2 janvier 2002

Pour tous les diaristes qui ont adopté le blog l'an passé et qui se cherchent une bonne résolution pour la nouvelle année qui commence, j'ai une suggestion à vous faire : Suivez l'exemple d'Isabelle (un gros merci à toi) et arrangez-vous pour que vos entrées d'une même journée apparaissent en ordre chronologique de bas en haut. Allez ! Un petit effort ! Faites un bon geste pour vos lecteurs et lectrices ;-)


Même si j'en lis beaucoup, je ne fais pas souvent référence aux billets des autres diaristes, centré sur moi-même que je suis. Mais deux de ces billets, que j'ai lu dernièrement, m'ont tellement marqué que je ne peux faire autrement qu'en parler ici. Ils datent tous les deux de quelques jours, et les réflexions qu'ils m'ont inspiré mûrissent dans ma tête depuis. Ce soir, ils sont prêts à cueillir.

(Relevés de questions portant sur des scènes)
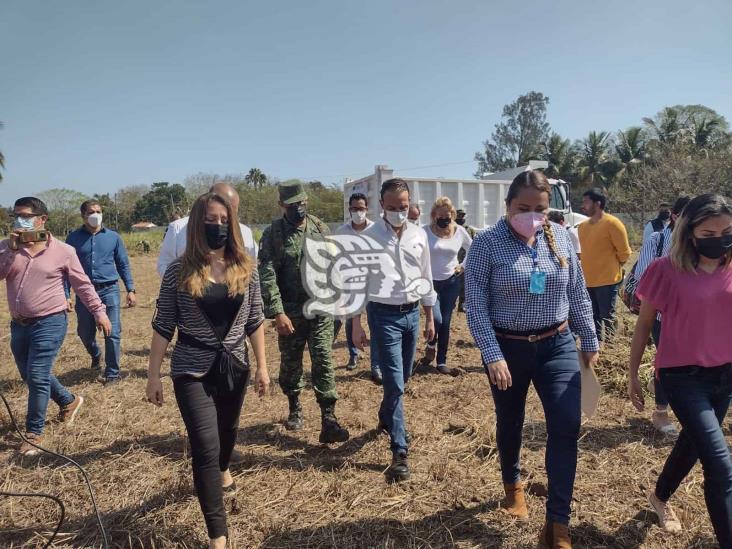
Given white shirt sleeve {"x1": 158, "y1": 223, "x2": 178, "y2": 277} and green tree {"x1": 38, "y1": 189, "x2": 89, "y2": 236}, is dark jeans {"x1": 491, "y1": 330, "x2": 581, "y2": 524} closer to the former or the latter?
white shirt sleeve {"x1": 158, "y1": 223, "x2": 178, "y2": 277}

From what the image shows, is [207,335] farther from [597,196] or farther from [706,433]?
[597,196]

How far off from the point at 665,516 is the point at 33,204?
4.75 metres

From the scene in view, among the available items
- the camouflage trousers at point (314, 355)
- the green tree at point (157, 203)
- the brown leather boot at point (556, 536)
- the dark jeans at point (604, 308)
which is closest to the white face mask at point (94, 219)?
the camouflage trousers at point (314, 355)

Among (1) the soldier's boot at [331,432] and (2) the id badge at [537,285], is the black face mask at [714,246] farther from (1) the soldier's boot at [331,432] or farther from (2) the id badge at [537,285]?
(1) the soldier's boot at [331,432]

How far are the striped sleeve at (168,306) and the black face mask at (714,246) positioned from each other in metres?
2.56

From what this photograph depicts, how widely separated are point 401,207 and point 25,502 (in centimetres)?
306

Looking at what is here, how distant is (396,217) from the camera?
3283 mm

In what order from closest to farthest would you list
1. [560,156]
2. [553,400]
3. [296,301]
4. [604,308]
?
[553,400] < [296,301] < [604,308] < [560,156]

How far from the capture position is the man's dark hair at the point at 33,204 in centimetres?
356

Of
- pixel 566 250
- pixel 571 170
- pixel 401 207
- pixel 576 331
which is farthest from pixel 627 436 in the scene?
pixel 571 170

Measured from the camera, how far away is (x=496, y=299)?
7.86ft

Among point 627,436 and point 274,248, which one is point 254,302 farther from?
point 627,436

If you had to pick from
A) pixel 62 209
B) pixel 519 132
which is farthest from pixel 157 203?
pixel 519 132

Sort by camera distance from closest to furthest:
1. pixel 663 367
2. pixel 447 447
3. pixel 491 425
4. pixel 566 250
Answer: pixel 663 367 < pixel 566 250 < pixel 447 447 < pixel 491 425
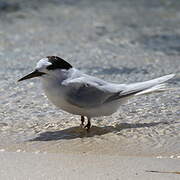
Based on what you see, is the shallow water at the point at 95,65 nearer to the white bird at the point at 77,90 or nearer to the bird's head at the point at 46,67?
the white bird at the point at 77,90

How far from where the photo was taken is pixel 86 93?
4.44 metres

Consigne: Recopiez intégralement le billet daté du 2 janvier 2002, sans y apporter la moindre modification.

Réponse rédigée:
2 janvier 2002

Pour tous les diaristes qui ont adopté le blog l'an passé et qui se cherchent une bonne résolution pour la nouvelle année qui commence, j'ai une suggestion à vous faire : Suivez l'exemple d'Isabelle (un gros merci à toi) et arrangez-vous pour que vos entrées d'une même journée apparaissent en ordre chronologique de bas en haut. Allez ! Un petit effort ! Faites un bon geste pour vos lecteurs et lectrices ;-)


Même si j'en lis beaucoup, je ne fais pas souvent référence aux billets des autres diaristes, centré sur moi-même que je suis. Mais deux de ces billets, que j'ai lu dernièrement, m'ont tellement marqué que je ne peux faire autrement qu'en parler ici. Ils datent tous les deux de quelques jours, et les réflexions qu'ils m'ont inspiré mûrissent dans ma tête depuis. Ce soir, ils sont prêts à cueillir.